Covington: The reason why

LOLONG is dead. And you would be too if you'd endured two year's solitary confinement in a bath hardly larger than yourself. And if you were looking forward to a lifetime's more of the same and, as seen on GMA's Monday evening news, being prodded with sticks to make you lunge and roar.

Vet Roberto Puentespina opined that it's common for captured crocodiles to die, unnecessarily adding, especially if these are from the wild. Well, Roberto, I'd have thought all captured crocodiles are "from the wild" and they die from a broken heart. Pining for the endless swamps and estuaries, pining for crocodile companionship and yet we humans, we supposedly civilized folks, thinking it'll make us a buck or two, hunt and capture crocs -- the ironically named Palawan Rescue and Conservation Center is good at this -- to live out their days in concrete ponds hardly larger than themselves.

No doubt Bunawan in Davao del Sur will go after another croc to fill their at-the-moment idle pond and oh, did I mention, an absence of crocodile means no turnstile clicking and no pesos dropping into the council coffers.

We're a bunch of hypocrites aren't we? Look at the folderol we make of turtles hatching on the local beaches. Local worthies queuing up to get in the photo, such a joy to liberate the little fellows into their natural environment, and then look around at the resorts and "parks" with turtle cousins stagnating in miserable concrete pens.

And look at this: Bunawan have the nerve to call their animal prison a "eco-tourism park." Surely eco-tourism is all about observing wildlife from a hide or elevated walkways in the trees, not prodding them with sticks in concrete ponds -- sorry, "custom-built habitats."

But what can we expect from a nation which keeps the family dogs in cages hardly larger than the animals themselves?

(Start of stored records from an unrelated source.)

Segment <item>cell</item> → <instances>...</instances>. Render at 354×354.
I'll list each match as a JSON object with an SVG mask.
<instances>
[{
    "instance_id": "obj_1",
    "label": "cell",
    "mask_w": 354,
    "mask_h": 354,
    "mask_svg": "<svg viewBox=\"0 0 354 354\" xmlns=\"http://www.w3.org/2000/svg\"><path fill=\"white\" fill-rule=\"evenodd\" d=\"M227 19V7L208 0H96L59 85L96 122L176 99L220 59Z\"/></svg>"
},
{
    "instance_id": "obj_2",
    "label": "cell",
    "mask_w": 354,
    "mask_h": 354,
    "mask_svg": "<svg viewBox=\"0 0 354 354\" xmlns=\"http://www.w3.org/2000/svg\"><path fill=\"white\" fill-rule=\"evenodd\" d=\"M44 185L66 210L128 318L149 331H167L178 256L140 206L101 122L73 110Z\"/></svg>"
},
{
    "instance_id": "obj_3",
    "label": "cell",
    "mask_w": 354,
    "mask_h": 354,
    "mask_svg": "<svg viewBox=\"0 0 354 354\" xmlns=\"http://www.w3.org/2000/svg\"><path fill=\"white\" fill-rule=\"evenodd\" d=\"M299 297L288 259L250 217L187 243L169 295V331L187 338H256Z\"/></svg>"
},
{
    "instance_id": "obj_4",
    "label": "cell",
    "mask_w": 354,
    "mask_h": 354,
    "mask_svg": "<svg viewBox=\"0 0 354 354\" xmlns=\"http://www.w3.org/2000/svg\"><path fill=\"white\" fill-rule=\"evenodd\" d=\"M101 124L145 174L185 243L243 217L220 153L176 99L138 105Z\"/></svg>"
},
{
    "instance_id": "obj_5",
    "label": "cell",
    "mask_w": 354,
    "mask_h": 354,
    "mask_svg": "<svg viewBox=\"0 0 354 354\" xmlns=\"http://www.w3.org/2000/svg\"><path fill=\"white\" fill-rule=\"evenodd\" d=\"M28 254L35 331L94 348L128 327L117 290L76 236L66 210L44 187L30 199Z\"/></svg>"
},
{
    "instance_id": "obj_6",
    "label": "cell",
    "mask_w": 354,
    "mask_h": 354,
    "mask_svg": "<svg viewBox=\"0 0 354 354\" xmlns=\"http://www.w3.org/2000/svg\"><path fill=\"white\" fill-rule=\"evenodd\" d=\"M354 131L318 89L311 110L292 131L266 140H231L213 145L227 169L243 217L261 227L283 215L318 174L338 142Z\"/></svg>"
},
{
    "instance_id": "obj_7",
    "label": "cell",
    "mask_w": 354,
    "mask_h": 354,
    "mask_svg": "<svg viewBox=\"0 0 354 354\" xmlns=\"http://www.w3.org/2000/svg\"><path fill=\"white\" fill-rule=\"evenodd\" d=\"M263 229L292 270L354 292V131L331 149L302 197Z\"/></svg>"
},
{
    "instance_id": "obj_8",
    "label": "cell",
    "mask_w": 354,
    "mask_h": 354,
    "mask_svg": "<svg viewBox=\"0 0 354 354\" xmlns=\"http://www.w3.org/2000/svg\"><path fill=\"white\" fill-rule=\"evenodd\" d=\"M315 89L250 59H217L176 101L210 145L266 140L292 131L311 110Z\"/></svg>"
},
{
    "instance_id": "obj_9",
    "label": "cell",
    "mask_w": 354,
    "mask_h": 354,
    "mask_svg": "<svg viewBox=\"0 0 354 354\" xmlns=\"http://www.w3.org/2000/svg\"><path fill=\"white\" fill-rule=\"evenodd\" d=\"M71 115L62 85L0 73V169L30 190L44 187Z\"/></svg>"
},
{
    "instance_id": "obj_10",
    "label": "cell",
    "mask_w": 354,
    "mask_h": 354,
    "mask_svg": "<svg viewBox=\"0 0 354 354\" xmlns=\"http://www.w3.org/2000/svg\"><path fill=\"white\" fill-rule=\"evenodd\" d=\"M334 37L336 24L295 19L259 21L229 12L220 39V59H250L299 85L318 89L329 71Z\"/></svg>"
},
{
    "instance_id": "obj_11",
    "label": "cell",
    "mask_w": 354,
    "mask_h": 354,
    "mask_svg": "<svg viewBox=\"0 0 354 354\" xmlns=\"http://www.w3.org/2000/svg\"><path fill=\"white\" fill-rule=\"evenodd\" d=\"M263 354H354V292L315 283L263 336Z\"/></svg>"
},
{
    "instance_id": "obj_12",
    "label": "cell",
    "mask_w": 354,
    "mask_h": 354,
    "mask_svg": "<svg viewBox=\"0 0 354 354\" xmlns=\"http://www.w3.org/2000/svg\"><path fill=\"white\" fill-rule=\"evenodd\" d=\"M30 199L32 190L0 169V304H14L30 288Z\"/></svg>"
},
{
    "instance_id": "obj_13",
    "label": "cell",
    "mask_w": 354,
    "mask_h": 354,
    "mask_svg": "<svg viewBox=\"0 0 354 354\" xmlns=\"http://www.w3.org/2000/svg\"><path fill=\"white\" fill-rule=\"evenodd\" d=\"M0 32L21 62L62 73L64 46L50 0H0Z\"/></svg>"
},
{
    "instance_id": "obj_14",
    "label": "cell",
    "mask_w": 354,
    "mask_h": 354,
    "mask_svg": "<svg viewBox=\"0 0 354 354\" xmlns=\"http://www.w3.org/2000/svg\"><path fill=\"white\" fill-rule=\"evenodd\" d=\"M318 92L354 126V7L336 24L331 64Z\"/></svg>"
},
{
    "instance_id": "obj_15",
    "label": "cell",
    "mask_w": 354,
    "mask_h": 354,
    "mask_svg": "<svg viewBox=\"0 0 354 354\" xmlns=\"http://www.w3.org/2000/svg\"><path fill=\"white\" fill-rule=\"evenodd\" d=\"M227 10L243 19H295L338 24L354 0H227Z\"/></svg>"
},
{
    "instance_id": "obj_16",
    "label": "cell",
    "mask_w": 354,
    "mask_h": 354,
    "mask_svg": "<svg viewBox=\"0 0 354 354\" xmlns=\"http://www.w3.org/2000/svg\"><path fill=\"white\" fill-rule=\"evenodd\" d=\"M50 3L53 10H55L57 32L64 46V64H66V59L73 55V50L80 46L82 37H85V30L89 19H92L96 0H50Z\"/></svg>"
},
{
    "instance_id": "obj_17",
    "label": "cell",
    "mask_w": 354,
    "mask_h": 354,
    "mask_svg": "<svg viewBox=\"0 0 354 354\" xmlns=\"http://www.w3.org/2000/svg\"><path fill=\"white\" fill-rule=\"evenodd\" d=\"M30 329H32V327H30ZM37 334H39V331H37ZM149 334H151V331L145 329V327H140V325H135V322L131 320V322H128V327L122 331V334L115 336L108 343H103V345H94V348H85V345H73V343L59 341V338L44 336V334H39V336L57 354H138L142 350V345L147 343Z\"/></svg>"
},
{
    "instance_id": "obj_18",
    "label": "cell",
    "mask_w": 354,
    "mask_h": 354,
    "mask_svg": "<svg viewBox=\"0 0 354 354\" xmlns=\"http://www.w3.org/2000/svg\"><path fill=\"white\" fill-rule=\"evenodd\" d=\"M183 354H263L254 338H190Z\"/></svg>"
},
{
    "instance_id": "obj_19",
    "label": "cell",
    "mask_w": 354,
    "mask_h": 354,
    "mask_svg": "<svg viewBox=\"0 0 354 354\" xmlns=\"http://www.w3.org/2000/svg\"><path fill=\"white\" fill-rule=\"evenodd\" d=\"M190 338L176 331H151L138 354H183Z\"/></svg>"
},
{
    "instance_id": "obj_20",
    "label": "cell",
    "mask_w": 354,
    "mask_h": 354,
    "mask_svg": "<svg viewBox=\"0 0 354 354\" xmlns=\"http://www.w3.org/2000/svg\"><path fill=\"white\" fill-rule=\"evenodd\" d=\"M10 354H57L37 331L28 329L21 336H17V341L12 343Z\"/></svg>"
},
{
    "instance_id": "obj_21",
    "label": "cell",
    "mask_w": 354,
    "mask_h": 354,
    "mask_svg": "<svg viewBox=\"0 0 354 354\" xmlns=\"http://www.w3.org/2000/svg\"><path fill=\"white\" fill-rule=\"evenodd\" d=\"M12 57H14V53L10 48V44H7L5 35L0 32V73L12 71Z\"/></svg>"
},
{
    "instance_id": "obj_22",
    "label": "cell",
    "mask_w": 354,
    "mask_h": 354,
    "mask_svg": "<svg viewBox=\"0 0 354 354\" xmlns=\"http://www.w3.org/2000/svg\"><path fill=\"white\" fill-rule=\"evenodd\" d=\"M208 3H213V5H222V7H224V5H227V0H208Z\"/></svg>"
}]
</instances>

Tuesday evening on GMA's early evening news brought an extended Lolong segment -- they're doing these milk-the-topic-all-you-can segments more and more these days; one evening last week I thought I'd tuned into the Ronald dela Rosa show, but I'll admit to not paying much attention after catching a glimpse of, apparently, the mayor of Bunawan embracing Lolong's cadaver closely followed by the caretaker, he of the prodding stick.

In a state of shock from seeing grown men nuzzling up to a croc corpse nor did I pay much attention to GMA reporter Jean Paul, it was dark, in the background the crocotopsy was under way, a tough crew slicing into Lolong's equally tough underbelly, but why was Jean Paul whispering in his best funeral parlor voice?

It's a croc Jean Paul and far from reverentially whispering you should have been shouting out loud, damning the people who saw fit, who thought it was a good idea to take away Lolong from the miles and miles of his natural habitat and imprison him in a tiny concrete pond.

The reason why became apparent on Wednesday, apparently a live Lolong was bringing in some P20,000 per DAY in turnstile admittance fees and that's what everything boils down to in the Philippines. Money.